For theft it is easy to say how these principles apply.  Where the actus reus is constituted by asportation, any act, with a fraudulent intention, that points to taking completes an attempted theft even if it was impossible to complete the offence.  Therefore when one puts his hand in a pocket to fetch whatever is there is guilty of an attempt if the owner holds the hand and the purloiner fails to take the property. This act, to all fair minded people, points to asportation, the actus reus for theft.  Where the act is conversion, an act indicating intention to deal with the property inconsistently with the owners right to property constitutes an attempted theft even if the defendant does not end up dealing with the property in a manner in consistent with the owners right.  For conversion, however, the property will already have moved into the hands of the offender.

 


Applying these principles to the present case there was no attempted theft on the facts accepted by the lower court.  The defendant did not get the property. Demanding the money does not in my judgement constitute an overt act pointing to asportation. It would have pointed to asportation if, the complainant tendering the money, the defendant stretched his hands to receive the money, that act would be pointing to asportation. There it would have mattered less that it was impossible to finish the crime. Anything less than that would make anybody demanding money guilty of an attempt to steal. That is not the law as I understand it both at common law and under statutes.   In so far as the defendant never took the money, there could be no attempted conversion. 

 

All the facts accepted by the lower courts suggest is that the defendant wanted to obtain money from the complainant by accusing the complainant of committing some crime.
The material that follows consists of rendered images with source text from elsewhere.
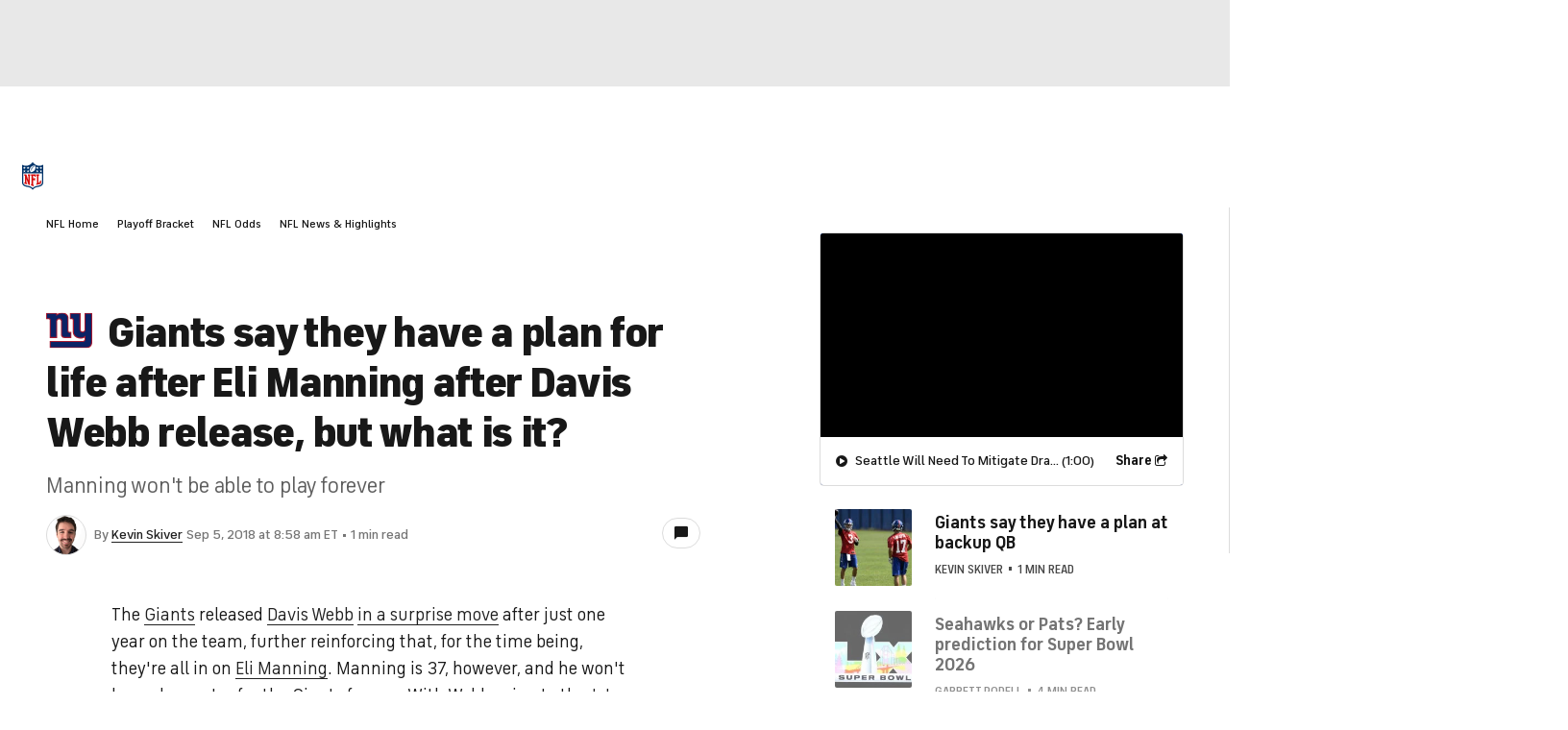

--- FILE ---
content_type: application/javascript
request_url: https://sportsfly.cbsistatic.com/fly-395/bundles/sportsmediajs/js-build/translations/loading.js
body_size: -262
content:
define(["managers/locale"],function(n){var a={en:{loading:'<div class="loader-outer">\n  <div class="loader">\n  <div class="bar"></div>\n  <div class="bar"></div>\n  <div class="bar"></div>\n</div>\n</div>',end:"The End",error:"Error Encountered"}};return a[n.getLanguage()]});

--- FILE ---
content_type: text/javascript
request_url: https://cbssports.cbsistatic.com/cbssports-resources/web-components/d704d62327334db2cb6c973a3b4158a6ca32a191/esm/app-globals-0f993ce5.js
body_size: -300
content:
const globalScripts = () => {};

export { globalScripts as g };

//# sourceMappingURL=app-globals-0f993ce5.js.map

--- FILE ---
content_type: image/svg+xml
request_url: https://sports.cbsimg.net/fly/images/league-logos/1236993.svg
body_size: 1069
content:
<?xml version="1.0" encoding="UTF-8"?>
<svg id="Livello_1" data-name="Livello 1" xmlns="http://www.w3.org/2000/svg" xmlns:xlink="http://www.w3.org/1999/xlink" version="1.1" viewBox="0 0 304.61 427.49">
  <defs>
    <style>
      .cls-1 {
        fill: #00a445;
      }

      .cls-1, .cls-2, .cls-3, .cls-4, .cls-5, .cls-6, .cls-7 {
        stroke-width: 0px;
      }

      .cls-2 {
        fill: #1a1659;
      }

      .cls-3 {
        fill: #e3e3e2;
      }

      .cls-4 {
        fill: url(#Sfumatura_senza_nome_4);
      }

      .cls-5 {
        fill: url(#Sfumatura_senza_nome_5);
      }

      .cls-6 {
        fill: #db052c;
      }

      .cls-7 {
        fill: #fff;
      }
    </style>
    <linearGradient id="Sfumatura_senza_nome_5" data-name="Sfumatura senza nome 5" x1="110.21" y1="261.21" x2="194.39" y2="261.21" gradientUnits="userSpaceOnUse">
      <stop offset="0" stop-color="#31ecff"/>
      <stop offset=".05" stop-color="#2de1ff"/>
      <stop offset=".3" stop-color="#1bb2ff"/>
      <stop offset=".51" stop-color="#0d8fff"/>
      <stop offset=".69" stop-color="#057aff"/>
      <stop offset=".81" stop-color="#0373ff"/>
    </linearGradient>
    <linearGradient id="Sfumatura_senza_nome_4" data-name="Sfumatura senza nome 4" x1="214.67" y1="55.43" x2="139.59" y2="261.7" gradientUnits="userSpaceOnUse">
      <stop offset="0" stop-color="#31ecff"/>
      <stop offset=".05" stop-color="#2de1ff"/>
      <stop offset=".29" stop-color="#1bb2ff"/>
      <stop offset=".51" stop-color="#0d8fff"/>
      <stop offset=".69" stop-color="#057aff"/>
      <stop offset=".8" stop-color="#0373ff"/>
    </linearGradient>
  </defs>
  <rect class="cls-7" x="0" width="304.6" height="427.49"/>
  <path class="cls-2" d="M42.94,345.73c-.26-.26-.39-.72-.07-1.11l4.98-5.7c.26-.33.66-.33.98-.07,2.95,2.36,6.95,4.59,11.67,4.59s7.28-2.16,7.28-5.31c0-2.62-1.57-4.26-6.88-4.98l-2.36-.33c-9.05-1.25-14.09-5.5-14.09-13.37s6.16-13.64,15.8-13.64c5.9,0,11.41,1.77,15.14,4.65.39.26.46.53.13.98l-4,5.97c-.26.33-.59.39-.92.19-3.41-2.23-6.69-3.41-10.36-3.41-3.93,0-5.97,2.03-5.97,4.85,0,2.56,1.84,4.19,6.95,4.92l2.36.33c9.18,1.25,14.03,5.44,14.03,13.5s-5.97,14.03-17.5,14.03c-6.95,0-13.7-2.75-17.17-6.1"/>
  <path class="cls-2" d="M82.8,307.19c0-.39.26-.65.66-.65h28.58c.39,0,.66.26.66.65v7.01c0,.39-.26.66-.66.66h-19.21c-.26,0-.39.13-.39.39v8.85c0,.26.13.39.39.39h15.99c.39,0,.66.26.66.66v6.95c0,.39-.26.66-.66.66h-15.99c-.26,0-.39.13-.39.39v9.24c0,.26.13.39.39.39h19.21c.39,0,.66.26.66.65v7.01c0,.39-.26.66-.66.66h-28.58c-.39,0-.66-.26-.66-.66v-43.26Z"/>
  <path class="cls-2" d="M143.17,351.1c-.59,0-.79-.19-.98-.66l-7.67-16.32h-5.96c-.26,0-.39.13-.39.39v15.93c0,.39-.26.66-.66.66h-8.33c-.39,0-.66-.26-.66-.66v-43.26c0-.39.26-.65.66-.65h17.76c9.11,0,15.14,5.7,15.14,13.83,0,5.7-3.02,10.23-7.93,12.39l8.78,17.57c.2.39,0,.78-.46.78h-9.31ZM142.45,320.36c0-3.34-2.36-5.51-6.03-5.51h-7.87c-.26,0-.39.13-.39.39v10.29c0,.26.13.39.39.39h7.87c3.67,0,6.03-2.16,6.03-5.57"/>
  <path class="cls-2" d="M158.77,306.53h8.33c.36,0,.66.29.66.66v43.26c0,.36-.29.66-.66.66h-8.32c-.36,0-.66-.29-.66-.66v-43.26c0-.36.29-.65.65-.65Z"/>
  <path class="cls-2" d="M174.96,307.19c0-.39.26-.65.66-.65h28.58c.39,0,.66.26.66.65v7.01c0,.39-.26.66-.66.66h-19.21c-.26,0-.39.13-.39.39v8.85c0,.26.13.39.39.39h15.99c.39,0,.66.26.66.66v6.95c0,.39-.26.66-.66.66h-15.99c-.26,0-.39.13-.39.39v9.24c0,.26.13.39.39.39h19.21c.39,0,.66.26.66.65v7.01c0,.39-.26.66-.66.66h-28.58c-.39,0-.66-.26-.66-.66v-43.26Z"/>
  <path class="cls-2" d="M236.84,307.19c.13-.39.39-.65.85-.65h8.26c.46,0,.72.26.85.65l15.08,43.26c.13.39,0,.66-.46.66h-8.52c-.46,0-.72-.2-.85-.66l-2.56-7.8h-15.6l-2.49,7.8c-.13.46-.39.66-.85.66h-8.59c-.46,0-.59-.26-.46-.66l15.34-43.26ZM246.87,334.45l-5.05-15.6h-.2l-5.05,15.6h10.29Z"/>
  <rect class="cls-1" x="71.68" y="339.44" width="16.37" height="72.44" transform="translate(455.52 295.79) rotate(90)"/>
  <rect class="cls-3" x="144.12" y="339.44" width="16.37" height="72.44" transform="translate(527.96 223.35) rotate(90)"/>
  <rect class="cls-6" x="216.55" y="339.44" width="16.37" height="72.44" transform="translate(600.4 150.92) rotate(90)"/>
  <polygon class="cls-2" points="110.22 226.78 152.3 115.64 170.47 163.63 147.53 163.63 131.88 204.96 186.12 204.96 194.39 226.78 110.22 226.78"/>
  <polygon class="cls-2" points="152.3 295.63 260.95 226.78 194.39 226.78 152.3 295.63"/>
  <polygon class="cls-2" points="152.3 295.63 43.65 226.78 110.22 226.78 152.3 295.63"/>
  <polygon class="cls-5" points="110.21 226.78 152.3 295.64 194.39 226.78 110.21 226.78"/>
  <polygon class="cls-4" points="152.3 115.64 170.47 163.63 147.53 163.63 131.88 204.96 186.12 204.96 194.39 226.78 260.95 226.78 182.31 43.65 122.29 43.65 43.65 226.78 110.22 226.78 152.3 115.64"/>
</svg>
The defendant should therefore have been tried for the offence of attempts at extortion by threats.  The fact accepted by the court below of this case are in the prohibition in section 305 (a) of the Penal Code.  The section provides:

 

Any person who with intent to extort or gain anything from any person ... accuses or threatens to accuse any person of committing any felony or misdemeanour ... shall be guilty of a felony ... ”

 

Attempted theft, however, is a not a minor offence to attempts at extortion by threats. Attempted theft is a misdemeanour. Regardless under section 152 conviction for an attempt is only permissible if the defendant has been charged with the substantive offence. Here the defendant was charged with an attempt. It was an attempted theft. He was not charged with extortion or attempts at extortion. I quash the conviction and sentence of the court below. The defendant should be released unless heard for other lawful reasons.

 

Made in open Court this 12th Of May 2000.